Tighter costs help API profits

STOCKPORT packaging firm API Group has reported strong full-year earnings growth on flat sales after pushing up margins.
In the year to March 31 pre-tax profits rose 35% to £6.8m after stripping out costs of £1m associated with a reorganisation of the sales and distribution arm, and a sale process that was axed in February.
Revenues were marginally lower at £112.4m, down from £113.9m.
Earnings growth came from three units – laminates, foils Europe and foils America. API’s holographics arm – which helps companies tackle fraud and counterfeiting by developing holographic logos on packaging – reported a £300,000 loss, compared to a £1.6m profit last time.
The company said this was down to a number of factors, including a large inter-company job coming to an end, and one customer choosing to take the work in house.
In the statement the company also said it was committed to a “progressive dividend policy” and would declare a dividend at the next interim announcement in November.
The company was put under pressure to sell earlier in the year by New York-based investors Steel Partners and Wynnefield Capital which own 32.3% and 29.6% respectively.
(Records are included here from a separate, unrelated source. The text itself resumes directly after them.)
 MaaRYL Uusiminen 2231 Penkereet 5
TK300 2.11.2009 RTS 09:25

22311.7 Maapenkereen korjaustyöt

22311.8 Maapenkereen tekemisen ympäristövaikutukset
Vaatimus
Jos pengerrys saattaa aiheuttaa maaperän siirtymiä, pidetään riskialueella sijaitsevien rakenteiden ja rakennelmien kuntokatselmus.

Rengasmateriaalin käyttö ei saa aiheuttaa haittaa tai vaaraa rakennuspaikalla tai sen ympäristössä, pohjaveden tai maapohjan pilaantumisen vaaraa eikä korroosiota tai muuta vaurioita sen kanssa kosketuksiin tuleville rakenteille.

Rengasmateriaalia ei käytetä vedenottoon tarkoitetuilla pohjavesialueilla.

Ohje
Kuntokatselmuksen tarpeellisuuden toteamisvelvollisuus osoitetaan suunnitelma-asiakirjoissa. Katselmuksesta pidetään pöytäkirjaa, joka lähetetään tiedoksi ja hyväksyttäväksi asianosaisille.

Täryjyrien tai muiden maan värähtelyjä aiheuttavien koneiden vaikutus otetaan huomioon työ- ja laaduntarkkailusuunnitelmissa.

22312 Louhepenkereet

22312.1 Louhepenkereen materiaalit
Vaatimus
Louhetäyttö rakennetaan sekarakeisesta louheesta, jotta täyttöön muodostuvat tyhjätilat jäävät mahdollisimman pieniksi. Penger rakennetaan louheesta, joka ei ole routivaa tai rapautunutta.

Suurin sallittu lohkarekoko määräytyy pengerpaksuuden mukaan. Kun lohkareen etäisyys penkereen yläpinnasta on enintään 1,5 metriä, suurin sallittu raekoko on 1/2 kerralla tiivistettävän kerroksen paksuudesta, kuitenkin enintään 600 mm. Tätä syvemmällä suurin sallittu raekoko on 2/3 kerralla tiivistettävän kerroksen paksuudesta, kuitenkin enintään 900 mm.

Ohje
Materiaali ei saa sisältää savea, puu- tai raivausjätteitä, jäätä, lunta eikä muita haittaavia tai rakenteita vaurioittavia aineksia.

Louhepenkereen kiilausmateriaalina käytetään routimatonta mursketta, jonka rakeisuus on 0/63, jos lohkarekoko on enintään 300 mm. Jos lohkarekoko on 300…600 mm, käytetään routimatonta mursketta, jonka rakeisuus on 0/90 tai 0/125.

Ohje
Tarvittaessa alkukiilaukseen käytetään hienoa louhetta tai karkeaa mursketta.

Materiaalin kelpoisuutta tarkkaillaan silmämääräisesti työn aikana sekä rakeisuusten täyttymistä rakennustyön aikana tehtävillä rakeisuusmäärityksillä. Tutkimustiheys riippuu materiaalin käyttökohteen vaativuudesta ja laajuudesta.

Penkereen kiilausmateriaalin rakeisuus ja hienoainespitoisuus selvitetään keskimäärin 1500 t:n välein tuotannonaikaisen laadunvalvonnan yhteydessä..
This process was scrapped after a lack of decent offers.
Chief executive Andrew Turner told TheBusinessDesk: “The sale process was obviously an attempt to get cash back to shareholders and didn’t get the right solution in the end.
“We’re putting a fair amount into capital investment to enhance margins and grow the business but we feel it’s appropriate to introduce an income element for shareholders.”
API employs 220 people in Stockport and Salford and a further 350 at sites in Scotland, the US, Europe and Asia.